Extract

Sir,

Haemolytic uraemic syndrome (HUS) is a thrombotic microangiopathy that is characterized by non‐immune haemolytic anaemia, thrombocytopenia and renal failure. It is one of the main causes of acute renal failure in children. The current concept divides HUS into two major types: the typical form, which corresponds to the great majority of cases of HUS and is associated with a prodromal diarrhoea ((D+) HUS), and another form not associated with diarrhoea ((D−) HUS) [1]. Atypical, (D−) HUS is a heterogeneous disorder, less common than (D+) HUS in children, and has a generally poor outcome. We describe a case of (D−) HUS in a child, with a relapsing course and a striking cardiac and cutaneous involvement associated with anticardiolipin antibodies and lupus anticoagulant.

Case.

A 7‐year‐old male Caucasian patient was admitted with malaise, nausea, and vomiting for the previous 2 days. His personnal history included an extensive burn involving more than 50% of the body surface, including the trunk and the upper limbs, which had occurred 1 year before and which left the patient with extensive scars, as well as a right‐sided pneumonia 5 months prior to admission.
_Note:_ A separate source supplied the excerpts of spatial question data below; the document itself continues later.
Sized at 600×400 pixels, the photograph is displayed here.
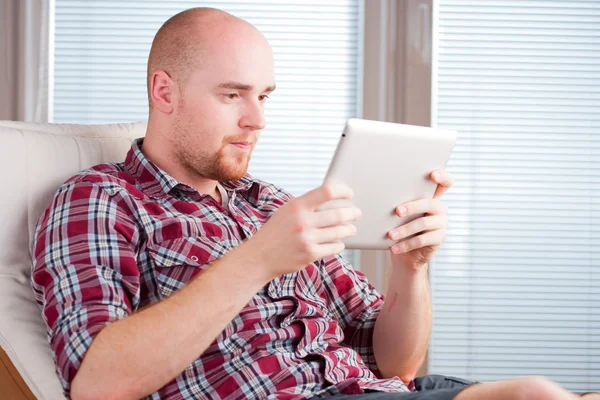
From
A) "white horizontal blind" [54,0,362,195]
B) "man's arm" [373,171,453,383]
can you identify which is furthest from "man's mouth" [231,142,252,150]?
"white horizontal blind" [54,0,362,195]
There was no fever, neurologic abnormalities or diarrhoeal prodrome. The laboratory screening revealed urea 199 mg/dl, creatinine 1.5 mg/dl, haemoglobin 6.8 g/dl, platelets 28×109/l, increased reticulocyte count, and schistocytes in peripheral blood. Urinalysis revealed: protein, 300 mg/dl; white blood cells, 1–3/HPF; red blood cells, 10–20/HPF; and hyaline‐granular casts. Other laboratory data were lactic dehydrogenase 1937 U/l, GOT 80 U/l, GPT 25 U/l, serum total bilirubin 37 mg/l, direct bilirubin 12.5 mg/l, serum haptoglobin 11 mg/dl and negative Coombs test. The PT, aPTT, AT‐III, fibrinogen, plasminogen, and C and S proteins where within normal limits, but elevated D‐dimer levels were found. Factor V Leiden mutation was not present. The value for proteinuria was 168 mg/m2/h. The immunologic studies revealed normal serum level of C3, C4, immunoglobulins, anti‐nuclear antibody, anti‐neutrophil cytoplasmic antibody, anti‐glomerular basement membrane antibody, anticardiolipin antibody (ACA). HIV, HBV, HCV serologies were negative. Renal biopsy showed endocapillary proliferation with luminal stenosis and small vessel disease with arteriolar necrosis. Immunofluorescence study was positive for IgM and fibrinogen. Electron microscopy revealed swelling of the glomerular endothelial spaces, with granular material. The treatment included initially maintenance of fluid and electrolyte balance, blood transfusions, plasma infusions, and i.v. γ‐globulin. Subsequently the patient developed oligoanuria, severe hypertension and uraemia (urea 99.4 mg/dl, creatinine 6.4 mg/dl), which led to the start of haemodialysis and plasmapheresis. An improvement in haematological parameters was noted after the start of plasmapheresis, but the patient never recovered renal function.